Estudos indicam que a descarga de água durante a megainundação foi de 68 a 100 Sverdrups (Sv = 1 milhão de metros cúbicos por segundo), com uma duração que variou de 2 a 16 anos. O pico de descarga e a velocidade da água ocorreram principalmente durante o transbordamento através do Sill da Sicília. O evento teria sido de uma magnitude tão extrema que é considerado o maior conhecido no sistema solar, comparável apenas a alguns dos maiores cataclismas em outros corpos celestes.

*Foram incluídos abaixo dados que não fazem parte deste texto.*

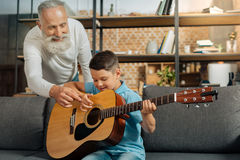 Happy grandfather giving grandson tips on playing guitar Stock Photos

Evidências geológicas e erosivas da megainundação

A hipótese da megainundação é apoiada por várias observações geológicas. Em afloramentos e amostras de perfuração, um limite nítido foi encontrado, marcando a transição entre sedimentos rasos e não marinhos para depósitos profundos de água marinha. Além disso, sapropéis apontam para uma transferência substancial de sal do Mediterrâneo ocidental para o oriental, reforçando a ideia de um evento de grande magnitude.

Outras características erosivas e deposicionais associadas à megainundação incluem um canal enterrado de 390 km de comprimento e megabares de 35 km de comprimento perto do Estreito de Gibraltar. No sudoeste da Sicília, depósitos de areia de contorno de 5 a 7 metros de espessura foram interpretados como formados por correntes de fundo durante a reconexão de corpos d’água isolados.

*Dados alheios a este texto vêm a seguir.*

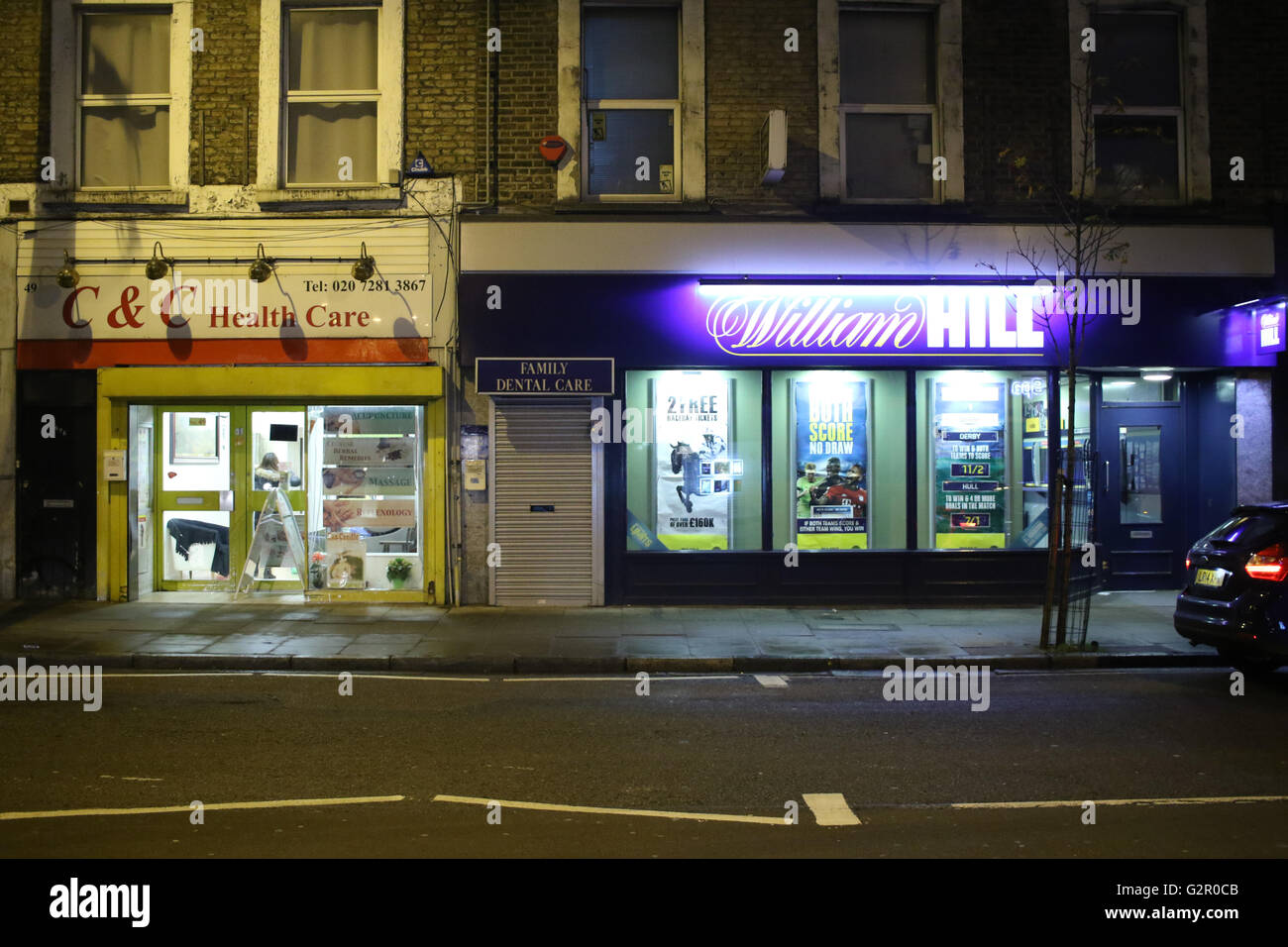 Shop frontages of a health care center and Willam Hill bookmakers - Stock Image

A geologia e a geomorfologia da região do Sill intrabacial da Sicília, situada a cerca de 60 km a sudeste da frente do Cinturão de Dobra e Empurrão da Sicília, são fundamentais para entender o impacto da megainundação. O Sill, uma região deprimida de 13 km de largura com tendência NE-SW, passou por um processo de extensão tectônica e subsidência durante o Mioceno, sendo elevado desde o Plioceno, juntamente com o Planalto Hyblean. A atual elevação do Sill permite uma análise mais precisa dos depósitos gerados por este evento cataclísmico.


Desafios na validação da hipótese

Apesar das evidências apontando para uma megainundação de grande escala, a hipótese ainda é objeto de debate. A interpretação dos dados geofísicos e a modelagem topográfica têm limitações, incluindo a baixa resolução das informações sobre a paleogeografia da região. Cenários alternativos também foram sugeridos, como a ideia de que a bacia do Mediterrâneo foi preenchida por água proveniente do Mar Negro (antiga Paratethys) antes de um influxo do Atlântico. No entanto, a caracterização direta das evidências geológicas e a modelagem numérica do fluxo de água ajudam a fortalecer a hipótese da megainundação Zancleana como o principal evento responsável pela reconexão do Mediterrâneo com o Atlântico no final da MSC.


Conclusão

A megainundação Zancleana, que ocorreu ao final da crise de salinidade messiniana, não apenas transformou a geologia do Mar Mediterrâneo, mas também teve implicações significativas para a biodiversidade e os ecossistemas da região. A transição do Mediterrâneo de um ambiente severamente isolado e hipersalino para um mar novamente aberto e conectado ao oceano global representou uma das maiores reconfigurações naturais da história geológica recente.

Estudos adicionais e investigações de campo continuam sendo essenciais para aprofundar o entendimento sobre o evento, suas causas e suas consequências para a geologia e a biologia do Mediterrâneo.

Essa pesquisa tem o potencial de fornecer insights valiosos não apenas sobre o passado geológico da Terra, mas também sobre os processos que moldam os oceanos e as bacias marítimas do nosso planeta.